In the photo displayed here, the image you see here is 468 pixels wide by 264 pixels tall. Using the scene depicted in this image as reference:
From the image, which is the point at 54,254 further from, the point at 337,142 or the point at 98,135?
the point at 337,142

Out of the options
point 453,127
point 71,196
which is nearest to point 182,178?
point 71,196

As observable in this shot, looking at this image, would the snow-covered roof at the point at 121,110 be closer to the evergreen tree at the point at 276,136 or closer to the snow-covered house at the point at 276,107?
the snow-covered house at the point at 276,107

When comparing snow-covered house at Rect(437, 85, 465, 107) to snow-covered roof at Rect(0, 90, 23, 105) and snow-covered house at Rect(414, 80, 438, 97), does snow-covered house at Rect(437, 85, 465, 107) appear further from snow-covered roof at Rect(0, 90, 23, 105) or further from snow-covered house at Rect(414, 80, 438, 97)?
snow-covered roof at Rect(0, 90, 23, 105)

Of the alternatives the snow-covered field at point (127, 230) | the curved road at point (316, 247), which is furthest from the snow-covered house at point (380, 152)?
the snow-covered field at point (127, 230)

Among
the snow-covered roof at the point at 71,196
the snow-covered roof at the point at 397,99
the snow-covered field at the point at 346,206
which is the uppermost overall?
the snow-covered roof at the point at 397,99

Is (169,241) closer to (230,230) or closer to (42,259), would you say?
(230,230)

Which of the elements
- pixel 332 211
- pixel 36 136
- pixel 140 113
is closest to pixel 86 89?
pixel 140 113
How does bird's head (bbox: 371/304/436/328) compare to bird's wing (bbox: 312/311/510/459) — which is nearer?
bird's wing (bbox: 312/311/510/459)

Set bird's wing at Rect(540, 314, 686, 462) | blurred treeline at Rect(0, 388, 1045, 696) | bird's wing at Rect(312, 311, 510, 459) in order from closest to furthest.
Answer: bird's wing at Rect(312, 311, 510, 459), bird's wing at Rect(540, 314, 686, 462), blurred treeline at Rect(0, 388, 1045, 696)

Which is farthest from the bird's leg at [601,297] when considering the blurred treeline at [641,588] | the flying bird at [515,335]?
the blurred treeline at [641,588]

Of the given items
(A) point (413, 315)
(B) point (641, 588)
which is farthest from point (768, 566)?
* * * * * * * * *
§ TASK TO COMPLETE
Express the data from the line containing "Of the given items" through the end of the data as a Markdown table with the columns Row and Line. Number each line and leave out any blank lines.

§ EXPECTED OUTPUT
| Row | Line |
|---|---|
| 1 | Of the given items |
| 2 | (A) point (413, 315) |
| 3 | (B) point (641, 588) |
| 4 | which is farthest from point (768, 566)? |